EXERCISE
Write out every line of the material exactly as it appears.

··········

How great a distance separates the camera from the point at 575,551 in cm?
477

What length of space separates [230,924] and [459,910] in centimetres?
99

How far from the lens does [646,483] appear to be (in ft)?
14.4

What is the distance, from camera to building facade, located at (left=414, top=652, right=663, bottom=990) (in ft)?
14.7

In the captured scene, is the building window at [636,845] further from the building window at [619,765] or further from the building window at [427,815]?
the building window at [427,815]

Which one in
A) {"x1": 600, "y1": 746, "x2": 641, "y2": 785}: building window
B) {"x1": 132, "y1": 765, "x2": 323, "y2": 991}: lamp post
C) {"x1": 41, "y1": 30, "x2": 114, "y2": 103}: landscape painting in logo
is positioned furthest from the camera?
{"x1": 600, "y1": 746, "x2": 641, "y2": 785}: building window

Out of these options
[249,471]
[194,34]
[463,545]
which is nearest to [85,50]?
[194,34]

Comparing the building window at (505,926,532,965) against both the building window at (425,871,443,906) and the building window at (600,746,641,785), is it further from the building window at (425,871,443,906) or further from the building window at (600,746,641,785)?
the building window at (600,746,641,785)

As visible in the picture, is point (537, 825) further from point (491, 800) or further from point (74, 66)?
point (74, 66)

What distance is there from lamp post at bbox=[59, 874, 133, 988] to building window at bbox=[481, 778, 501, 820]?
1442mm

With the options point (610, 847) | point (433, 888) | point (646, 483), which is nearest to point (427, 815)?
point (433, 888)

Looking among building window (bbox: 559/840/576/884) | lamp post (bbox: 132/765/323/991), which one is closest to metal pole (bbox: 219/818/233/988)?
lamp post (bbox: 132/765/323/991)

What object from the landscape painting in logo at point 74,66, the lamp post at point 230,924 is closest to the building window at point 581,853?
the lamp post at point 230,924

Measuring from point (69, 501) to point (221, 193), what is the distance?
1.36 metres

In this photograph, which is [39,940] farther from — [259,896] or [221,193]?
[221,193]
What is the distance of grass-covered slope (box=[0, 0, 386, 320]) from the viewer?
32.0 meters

··········

TASK ANSWER
How great a distance separates the camera from the point at 575,551 in cm?
477

What length of space separates [230,924] and [459,910] in centimetres?
99

How far from the lens does [646,483] appear to be (in ft)?
14.4

What is the distance, from camera to building facade, located at (left=414, top=652, right=663, bottom=990) (in ft)?
14.7

In the captured scene, is the building window at [636,845] further from the building window at [619,765] or further from the building window at [427,815]?
the building window at [427,815]

Which one in
A) {"x1": 600, "y1": 746, "x2": 641, "y2": 785}: building window
B) {"x1": 132, "y1": 765, "x2": 323, "y2": 991}: lamp post
C) {"x1": 41, "y1": 30, "x2": 114, "y2": 103}: landscape painting in logo
is positioned furthest from the camera?
{"x1": 600, "y1": 746, "x2": 641, "y2": 785}: building window

Out of these options
[249,471]
[194,34]
[463,545]
which is nearest to [85,50]?
[194,34]

Comparing the building window at (505,926,532,965) against both the building window at (425,871,443,906) and the building window at (600,746,641,785), is it further from the building window at (425,871,443,906) or further from the building window at (600,746,641,785)?
the building window at (600,746,641,785)

As visible in the picture, is point (537, 825) further from point (491, 800) or further from point (74, 66)?
point (74, 66)

What distance is there from lamp post at bbox=[59, 874, 133, 988] to building window at bbox=[481, 778, 501, 820]?
1442mm

With the options point (610, 847) | point (433, 888) | point (646, 483), which is nearest to point (427, 815)?
point (433, 888)

Looking among building window (bbox: 559/840/576/884) | lamp post (bbox: 132/765/323/991), which one is closest to metal pole (bbox: 219/818/233/988)?
lamp post (bbox: 132/765/323/991)

What object from the landscape painting in logo at point 74,66, the lamp post at point 230,924 is closest to the building window at point 581,853?
the lamp post at point 230,924

Measuring from point (69, 501) to point (221, 193), what is the distance?
1.36 metres

In this photograph, which is [39,940] farther from — [259,896] or [221,193]?
[221,193]
What is the distance of grass-covered slope (box=[0, 0, 386, 320]) from the viewer?
32.0 meters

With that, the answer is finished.